Recently, Amanda was able to quit her job as a social worker to make Camp Coffee a full-time job for her as well, Campbell said.

 

“I know the coffee, and she knows a lot about the business side,” he said.

 

Over the years, the business has grown and expanded, but Campbell thinks it’s gotten as big as he’d like it to be. With soon-to-be two year-round cafes, a seasonal one and plenty of online orders from small businesses and individuals, he’s happy with the size. In roasting, it lets Campbell focus on what’s most important to him: the quality of the coffee.

 

“Our focus is coffee, and the emphasis is on the taste,” he said.

 

The roasting process is precise and high-tech.
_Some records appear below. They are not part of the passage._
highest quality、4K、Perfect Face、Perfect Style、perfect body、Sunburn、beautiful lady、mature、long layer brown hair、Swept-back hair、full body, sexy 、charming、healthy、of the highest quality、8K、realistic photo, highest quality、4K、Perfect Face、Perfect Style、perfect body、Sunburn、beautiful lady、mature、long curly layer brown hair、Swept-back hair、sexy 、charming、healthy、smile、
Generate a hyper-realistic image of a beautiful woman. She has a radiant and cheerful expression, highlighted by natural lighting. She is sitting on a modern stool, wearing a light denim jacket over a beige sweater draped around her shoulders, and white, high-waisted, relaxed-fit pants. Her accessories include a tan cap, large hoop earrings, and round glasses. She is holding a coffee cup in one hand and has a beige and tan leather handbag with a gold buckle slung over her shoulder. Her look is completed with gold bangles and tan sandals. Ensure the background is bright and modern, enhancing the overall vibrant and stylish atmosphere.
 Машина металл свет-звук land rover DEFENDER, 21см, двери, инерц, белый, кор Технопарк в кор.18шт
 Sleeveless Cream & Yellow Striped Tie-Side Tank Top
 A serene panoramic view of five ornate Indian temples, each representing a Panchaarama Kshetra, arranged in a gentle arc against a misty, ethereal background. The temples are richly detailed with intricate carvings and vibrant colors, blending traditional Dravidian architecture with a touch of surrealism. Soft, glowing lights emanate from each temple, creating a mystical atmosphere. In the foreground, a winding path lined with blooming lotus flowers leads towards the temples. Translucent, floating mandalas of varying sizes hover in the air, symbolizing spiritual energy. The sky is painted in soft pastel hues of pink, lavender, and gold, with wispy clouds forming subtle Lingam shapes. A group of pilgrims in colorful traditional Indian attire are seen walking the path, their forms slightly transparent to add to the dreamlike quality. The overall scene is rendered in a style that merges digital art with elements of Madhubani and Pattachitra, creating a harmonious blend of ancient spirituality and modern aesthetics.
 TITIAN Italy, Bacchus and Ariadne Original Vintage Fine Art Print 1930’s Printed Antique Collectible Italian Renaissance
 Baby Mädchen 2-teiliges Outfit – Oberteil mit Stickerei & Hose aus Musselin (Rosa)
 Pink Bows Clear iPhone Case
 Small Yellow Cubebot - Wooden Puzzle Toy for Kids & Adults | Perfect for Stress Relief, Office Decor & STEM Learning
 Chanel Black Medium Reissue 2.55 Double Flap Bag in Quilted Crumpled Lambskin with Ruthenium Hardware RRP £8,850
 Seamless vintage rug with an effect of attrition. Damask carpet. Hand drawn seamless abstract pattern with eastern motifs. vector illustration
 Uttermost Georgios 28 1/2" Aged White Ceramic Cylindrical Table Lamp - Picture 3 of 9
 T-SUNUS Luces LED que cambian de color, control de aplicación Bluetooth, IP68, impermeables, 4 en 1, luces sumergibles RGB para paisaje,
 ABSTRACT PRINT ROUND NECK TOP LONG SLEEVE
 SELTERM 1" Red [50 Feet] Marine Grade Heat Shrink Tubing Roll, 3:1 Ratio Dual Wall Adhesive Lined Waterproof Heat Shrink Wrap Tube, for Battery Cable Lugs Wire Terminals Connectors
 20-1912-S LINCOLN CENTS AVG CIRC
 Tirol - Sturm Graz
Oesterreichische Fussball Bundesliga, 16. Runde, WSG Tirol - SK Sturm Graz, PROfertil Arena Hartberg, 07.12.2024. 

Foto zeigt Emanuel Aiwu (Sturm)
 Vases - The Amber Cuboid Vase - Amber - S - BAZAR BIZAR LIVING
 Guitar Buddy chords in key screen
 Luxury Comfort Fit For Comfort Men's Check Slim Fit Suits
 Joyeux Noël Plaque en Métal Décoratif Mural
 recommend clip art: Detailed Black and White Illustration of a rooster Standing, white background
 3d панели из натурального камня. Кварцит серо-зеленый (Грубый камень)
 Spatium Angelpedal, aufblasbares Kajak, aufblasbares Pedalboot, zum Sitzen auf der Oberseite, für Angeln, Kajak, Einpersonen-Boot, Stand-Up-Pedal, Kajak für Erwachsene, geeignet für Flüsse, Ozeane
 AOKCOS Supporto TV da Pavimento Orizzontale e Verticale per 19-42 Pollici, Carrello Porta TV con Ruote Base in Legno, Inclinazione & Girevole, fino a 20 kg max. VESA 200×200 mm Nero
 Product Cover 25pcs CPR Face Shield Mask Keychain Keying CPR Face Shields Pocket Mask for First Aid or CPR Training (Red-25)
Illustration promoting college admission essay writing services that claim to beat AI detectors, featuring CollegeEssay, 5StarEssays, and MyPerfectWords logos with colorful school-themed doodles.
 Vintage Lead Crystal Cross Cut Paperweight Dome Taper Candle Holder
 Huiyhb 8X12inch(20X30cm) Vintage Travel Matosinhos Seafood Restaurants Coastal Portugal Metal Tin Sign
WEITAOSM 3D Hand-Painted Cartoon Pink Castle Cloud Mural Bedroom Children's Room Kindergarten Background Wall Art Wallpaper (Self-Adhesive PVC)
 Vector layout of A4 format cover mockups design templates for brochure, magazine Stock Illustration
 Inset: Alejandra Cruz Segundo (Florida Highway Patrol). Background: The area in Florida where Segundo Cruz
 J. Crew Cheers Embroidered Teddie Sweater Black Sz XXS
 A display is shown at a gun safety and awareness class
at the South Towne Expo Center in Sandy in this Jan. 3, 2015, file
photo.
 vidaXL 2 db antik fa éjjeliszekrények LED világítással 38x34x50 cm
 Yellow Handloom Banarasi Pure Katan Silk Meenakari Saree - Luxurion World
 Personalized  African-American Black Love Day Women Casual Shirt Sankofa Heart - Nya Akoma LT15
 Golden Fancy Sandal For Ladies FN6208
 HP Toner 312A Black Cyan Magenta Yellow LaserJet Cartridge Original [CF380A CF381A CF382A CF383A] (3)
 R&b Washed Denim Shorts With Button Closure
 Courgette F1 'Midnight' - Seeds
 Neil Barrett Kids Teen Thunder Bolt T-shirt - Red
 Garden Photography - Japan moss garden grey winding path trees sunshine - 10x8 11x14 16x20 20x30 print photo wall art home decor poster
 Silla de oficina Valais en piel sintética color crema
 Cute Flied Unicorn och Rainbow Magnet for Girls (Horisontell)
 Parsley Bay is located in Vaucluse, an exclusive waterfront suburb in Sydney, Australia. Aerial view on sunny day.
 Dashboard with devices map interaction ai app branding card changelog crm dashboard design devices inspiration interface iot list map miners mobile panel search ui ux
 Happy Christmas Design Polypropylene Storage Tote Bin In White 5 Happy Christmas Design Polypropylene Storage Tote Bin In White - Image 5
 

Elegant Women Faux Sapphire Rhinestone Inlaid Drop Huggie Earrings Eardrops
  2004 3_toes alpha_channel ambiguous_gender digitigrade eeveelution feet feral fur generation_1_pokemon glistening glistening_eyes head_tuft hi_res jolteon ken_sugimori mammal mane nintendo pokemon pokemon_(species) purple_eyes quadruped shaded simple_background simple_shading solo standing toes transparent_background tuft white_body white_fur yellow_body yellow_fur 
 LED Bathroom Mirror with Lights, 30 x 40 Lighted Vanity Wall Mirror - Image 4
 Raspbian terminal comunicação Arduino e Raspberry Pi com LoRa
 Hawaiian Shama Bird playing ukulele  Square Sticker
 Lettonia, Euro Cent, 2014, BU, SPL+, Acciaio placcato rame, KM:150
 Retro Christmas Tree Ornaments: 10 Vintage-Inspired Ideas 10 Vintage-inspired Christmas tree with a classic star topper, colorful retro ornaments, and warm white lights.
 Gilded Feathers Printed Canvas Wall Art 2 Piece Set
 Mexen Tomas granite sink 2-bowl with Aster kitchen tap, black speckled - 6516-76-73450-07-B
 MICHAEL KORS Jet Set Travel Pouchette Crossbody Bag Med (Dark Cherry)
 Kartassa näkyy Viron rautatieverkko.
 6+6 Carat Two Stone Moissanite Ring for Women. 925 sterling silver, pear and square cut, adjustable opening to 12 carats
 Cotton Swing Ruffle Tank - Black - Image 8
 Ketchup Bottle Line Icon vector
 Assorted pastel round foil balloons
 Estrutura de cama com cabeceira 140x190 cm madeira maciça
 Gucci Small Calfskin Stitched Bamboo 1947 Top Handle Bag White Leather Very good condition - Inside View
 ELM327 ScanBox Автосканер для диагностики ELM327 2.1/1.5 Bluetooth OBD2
Next to a bright red-and-gold coffee roaster, which heats and cools the coffee beans until they’re perfectly flavored, sits a laptop computer with charts filled with colorful lines pulled up on the screen. Various thermometers in the roaster send signals to the computer to track how hot the beans are getting and for how long, Campbell said. Each type of coffee bean has a set roasting schedule of various heats and time, which brings out flavors like dark chocolate, strawberry and smoke.

 

“A lot of what we focus on is the characteristics of the coffee,” he said.

 

Campbell describes his coffee as “craft coffee,” like craft beer. It’s an acquired taste with complex flavors.

 

“Some people like craft beer and some people like Budweiser. Some people like craft coffee and some people like just your typical coffee,” he said.

 

This spring, after the busy winter season dies down when they close up the Beech Mountain cafe for the season, Campbell plans to open a small cafe in Lenoir. It won’t be a place to sit down for hours and work or talk — it’ll be all about getting a cup of coffee.

 

“I think we’ll be able to find a niche with what we have without stepping on anyone’s (other businesses’) toes,” Campbell said.

 

Camp Coffee also works with other food service businesses to set up coffee service, like at a restaurant or cafe.